Miałem na myśli obcych - space jockeyów. Wszystko jest opowiedziane w pierwszej części.
no widzisz. ja pamiętałam tylko że było to ostrzeżenie także dzięki. zastanawiałam się jeszcze czemu obcy "urodził" się w takiej formie a nie w przejściowej, tak jak w "Obcym" ale na to zapewne też jest jakieś mądre i logiczne wytłumaczenie, które mi umknęło:)
pytanie: czym jest ta czarna substancja od której wszystko się zaczyna rozwijać.
Bo nie był to ten sam gatunek obcych, których znaliśmy z serii "Alien". Poza tym obcy, którego widzieliśmy w "Prometeuszu" narodził się ze Space jockeya (inżyniera)
Niekiedy mam wrażenie, że scenarzyści zrobili film polegający na zlepieniu kilku mniej lub bardziej powiązanych ze sobą scenek bez większego ładu i składu, za to z ilością flaków na ekranie wymaganą przez współczesnego, przeciętnego odbiorcę. A teraz my siedzimy i doszukujemy się drugiego dna tam, gdzie go chyba nie ma.

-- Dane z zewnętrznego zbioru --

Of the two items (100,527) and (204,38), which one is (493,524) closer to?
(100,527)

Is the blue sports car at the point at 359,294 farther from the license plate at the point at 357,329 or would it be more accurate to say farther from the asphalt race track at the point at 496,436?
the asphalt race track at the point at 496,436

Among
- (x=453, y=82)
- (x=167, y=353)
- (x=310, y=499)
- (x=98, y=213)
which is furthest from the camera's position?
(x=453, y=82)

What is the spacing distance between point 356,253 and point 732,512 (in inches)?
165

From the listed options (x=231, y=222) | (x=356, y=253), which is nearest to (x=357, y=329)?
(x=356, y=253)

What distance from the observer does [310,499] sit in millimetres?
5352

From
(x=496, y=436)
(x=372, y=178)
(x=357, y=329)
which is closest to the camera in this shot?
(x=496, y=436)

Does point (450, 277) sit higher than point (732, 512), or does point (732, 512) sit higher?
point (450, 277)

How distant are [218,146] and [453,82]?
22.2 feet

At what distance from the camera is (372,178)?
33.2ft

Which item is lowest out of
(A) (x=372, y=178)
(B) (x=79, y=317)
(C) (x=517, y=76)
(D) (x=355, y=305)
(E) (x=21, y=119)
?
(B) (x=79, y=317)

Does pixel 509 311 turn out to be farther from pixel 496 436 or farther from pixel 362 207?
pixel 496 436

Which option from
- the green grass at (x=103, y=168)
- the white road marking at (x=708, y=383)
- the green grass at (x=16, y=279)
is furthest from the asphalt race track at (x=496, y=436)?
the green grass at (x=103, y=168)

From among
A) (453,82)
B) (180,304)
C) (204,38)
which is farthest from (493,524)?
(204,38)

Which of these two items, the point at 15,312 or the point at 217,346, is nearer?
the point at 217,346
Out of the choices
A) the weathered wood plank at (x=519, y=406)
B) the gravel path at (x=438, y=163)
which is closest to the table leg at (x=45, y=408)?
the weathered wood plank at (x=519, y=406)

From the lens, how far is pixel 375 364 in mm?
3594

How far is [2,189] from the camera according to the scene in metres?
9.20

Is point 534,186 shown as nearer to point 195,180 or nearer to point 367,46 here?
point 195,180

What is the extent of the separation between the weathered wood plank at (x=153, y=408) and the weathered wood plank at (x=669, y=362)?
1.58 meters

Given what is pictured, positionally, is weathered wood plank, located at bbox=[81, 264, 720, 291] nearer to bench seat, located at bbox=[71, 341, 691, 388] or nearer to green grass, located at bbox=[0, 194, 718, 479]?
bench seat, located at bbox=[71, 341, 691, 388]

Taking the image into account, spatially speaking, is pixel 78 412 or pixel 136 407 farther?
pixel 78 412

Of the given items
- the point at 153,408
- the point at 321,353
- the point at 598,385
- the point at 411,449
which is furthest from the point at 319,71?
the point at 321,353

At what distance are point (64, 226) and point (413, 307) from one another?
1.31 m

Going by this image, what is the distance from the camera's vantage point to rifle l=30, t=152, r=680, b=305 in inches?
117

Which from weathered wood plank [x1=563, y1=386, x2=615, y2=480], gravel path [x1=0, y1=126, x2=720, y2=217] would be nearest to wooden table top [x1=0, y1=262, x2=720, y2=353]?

Kto wie, może te komentarze (pewnie nie nasze ale takich stron jak ta jest masa) są później czytane i z najciekawszych interpretacji powstanie 2 część, również odpowiednio zamotana, żeby ewentualnie pokusić się o 3, żeby kasa się zgadzała. Jestem wielką, wielką fanką serii o obcym i wydaje mi się że w Prometeuszu ciekawe jedynie były te nawiązania do sagi ale całość była średnio strawna dla mnie i chyba nie chce mi się już zastanawiać nad tym cóż też autor miał na myśli. Co myślisz?